This tea ceremony set includes a cast iron teapot, a hishaku (bamboo ladle), a sasara (whisk), and a ceramic chawan (tea bowl). This small teapot is decorated in relief on the sides with a landscape image featuring a temple, trees, and a stupa on one side. On the other side is an inscription in Japanese with a rectangular seal shape near the spout. The base is slightly narrower than the sides at the widest point. The kettle has a fixed handle and a removable lid with a red seal/sticker on the inside. A separate metal tea strainer can be inserted into the pot for brewing. This bamboo ladle (hishaku) is intended for scooping water for Japanese tea. The node of the bamboo stalk forms the bowl of ladle. A narrow slit for the handle is cut into the bowl. The handle can be removed; the curve of the handle secures it in the slit of the ladle's bowl. This small bamboo tea whisk (sasara) is for making types of Japanese green tea. This small ceramic chawan is a reddish/brown color with white and black/gray marks due to glazing. The shape is round but slightly irregular in spots, allowing the glaze to pool and add to the decorative effect and the sense of wabi-sabi. There is a small circlar foot at the base of tea bowl with angled sides of the base tapering to the sides of the bowl.
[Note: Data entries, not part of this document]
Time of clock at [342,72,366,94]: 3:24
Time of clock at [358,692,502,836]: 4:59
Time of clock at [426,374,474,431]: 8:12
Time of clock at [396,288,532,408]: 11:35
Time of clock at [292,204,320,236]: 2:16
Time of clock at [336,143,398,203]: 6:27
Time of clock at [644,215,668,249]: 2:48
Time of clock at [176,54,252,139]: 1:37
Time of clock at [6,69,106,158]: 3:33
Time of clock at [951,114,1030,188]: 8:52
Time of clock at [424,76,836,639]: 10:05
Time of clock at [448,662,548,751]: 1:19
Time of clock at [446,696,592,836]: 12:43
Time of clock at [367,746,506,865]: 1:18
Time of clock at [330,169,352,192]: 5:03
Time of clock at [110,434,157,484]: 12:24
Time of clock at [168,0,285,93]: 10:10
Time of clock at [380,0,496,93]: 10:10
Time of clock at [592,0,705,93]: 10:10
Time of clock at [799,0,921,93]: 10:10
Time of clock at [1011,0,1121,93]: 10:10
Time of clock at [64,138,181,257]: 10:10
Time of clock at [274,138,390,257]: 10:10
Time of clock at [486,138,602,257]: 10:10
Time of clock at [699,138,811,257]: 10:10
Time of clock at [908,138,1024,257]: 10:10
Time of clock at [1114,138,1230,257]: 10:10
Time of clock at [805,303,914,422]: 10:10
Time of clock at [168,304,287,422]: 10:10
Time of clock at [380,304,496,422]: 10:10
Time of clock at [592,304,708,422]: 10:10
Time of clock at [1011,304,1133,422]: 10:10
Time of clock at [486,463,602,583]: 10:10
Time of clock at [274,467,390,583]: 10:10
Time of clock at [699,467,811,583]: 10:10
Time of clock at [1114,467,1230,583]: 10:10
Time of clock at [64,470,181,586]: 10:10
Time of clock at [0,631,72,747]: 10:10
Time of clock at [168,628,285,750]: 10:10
The tea ceremony is a tea-making ritual from Japan (and practiced less frequently in China and Korea). At a very basic level, tea ceremonies are a formalized way of making a hot drink, through a process that has been refined to yield the best taste. In Japanese, the tea ceremony is referred to as the chado, literally "the Way of Tea," or cha-no-yu ("tea water"). In keeping with this Way of Tea, in the ceremony, tea essentially becomes more than just a drink: the tea ceremony is understood and practiced to foster harmony in humanity and with nature, and to discipline the mind, quiet the heart, and attain the purity of enlightenment.
The term wabi-sabi derives from Zen Buddhism and is often used when speaking of the ritual of the tea ceremony. Difficult to translate literally, wabi may be said to mean "without decoration or visible luxury," while sabi connotes "old and atmospheric." In essence, the term embodies a sense of beauty in the imperfect, impermanent, and incomplete. It derives in part from the Buddhist concept of impermanence--a belief that nothing (not even the self) is fixed, and therefore that attachment leads to only suffering. The aesthetic of wabi-sabi often includes: asymmetry, roughness, simplicity, austerity, and an appreciation of natural qualities/the effects of natural processes.